_Lesetext:_
# # # # # # #

# taz.de -- Ehemalige Schule in Kreuzberg: Flüchtlinge machen die Grenzen dicht
       
       > Die Flüchtlinge wollen selbst entscheiden, wen sie in die Schule lassen.
       > Vor unkontrolliertem Zuzug schützen gesicherte Fenster, verschließbare
       > Türen und die Polizei.
       
 (IMG) Bild: Forderung 3: „We will choose which projects will enter the school.“
       
       Die Flüchtlinge ziehen die Konsequenzen aus den Fehlern, die sie bei der
       Besetzung im Dezember 2012 gemacht haben. Damals sollte das Gebäude ein
       offener Ort für alle sein, ein "freier, emanzipatorischer, barrierefreier
       und selbstbestimmter Raum", wie [1][eine Besetzerin damals der taz sagte].
       In der Schule waren Konzerte und Filmvorführungen geplant, politische Plena
       und Workshops: "Wenn alle mit anpacken, kann hier ein besonderer Raum für
       alle entstehen."
       
       Die Besetzung war der vorläufige Höhepunkt der Bewegung für
       Flüchtlingsrechte, die im März 2012 in Würzburg [2][mit einem Hungerstreik
       begonnen hatte]. In einem [3][Fußmarsch ging es nach Berlin], um den
       politischen Protest in die Hauptstadt zu tragen. Die [4][Forderungen]:
       Abschaffung der Residenzpflicht, Stopp der Abschiebungen und die Behandlung
       von Menschen wie Menschen statt wie Tiere.

# # # # # # #

_Aufgabenstellung:_
Greifen Sie den Lesetext über die besetzte Schule in Kreuzberg auf und schreiben Sie ihn im Anschluss an seinen letzten Satz weiter.

_Datenteil:_
# # # # # # #

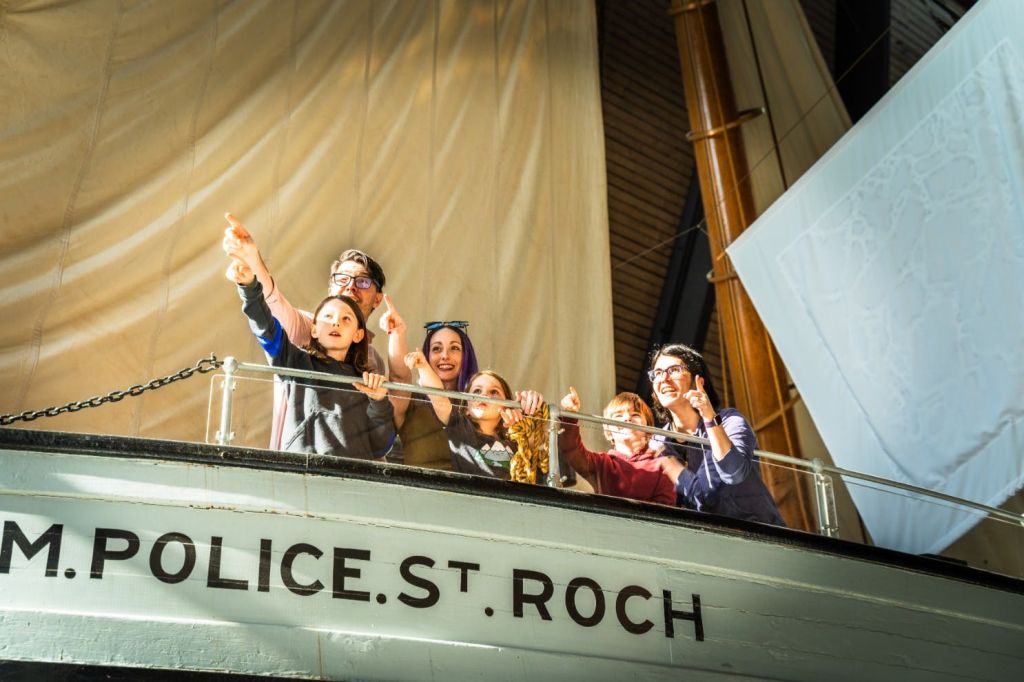 한 무리의 사람들이 "Police St. Roch" 라는 이름의 배 갑판에 서서 밝은 실내 환경에서 미소를 짓고 있습니다.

# # # # # # #

_Lösung:_
       ## Schule sollte politischen Protest ermöglichen
       
       Die besetzte Schule sollte ein Ort zum Schlafen und Ausruhen sein, sie
       sollte im Winter wärmen und somit den Protest ermöglichen. Die Tür war aber
       offen für alle, und schnell waren mehr Menschen eingezogen, als es für die
       politische Arbeit gut war. Es kamen Obdachlose, Wanderarbeiter aus anderen
       EU-Staaten, Drogendealer, Drogenabhängige - viele Menschen mit vielen
       Problemen.
       
       Nach einem knappen Jahr, im September 2013, [5][sagte der
       Flüchtlingsaktivist Patras Bwansi in der taz]: "Nach der Besetzung kamen
       immer neue Leute, die meinten, sie wollen uns unterstützen oder sie
       bräuchten einen Platz für den Winter. Was sollten wir machen? Hätten wir
       sie abweisen sollen? Vielleicht war es ein Fehler, jedenfalls leben heute
       viele Menschen in der Schule und sie hat ihre eigene Struktur. Nicht alle
       dort sind politisch aktiv, und natürlich gibt es auch Probleme."
       
       ## Unterstützerin: "Wir sind keine Serviceeinrichtung für Sozialarbeit"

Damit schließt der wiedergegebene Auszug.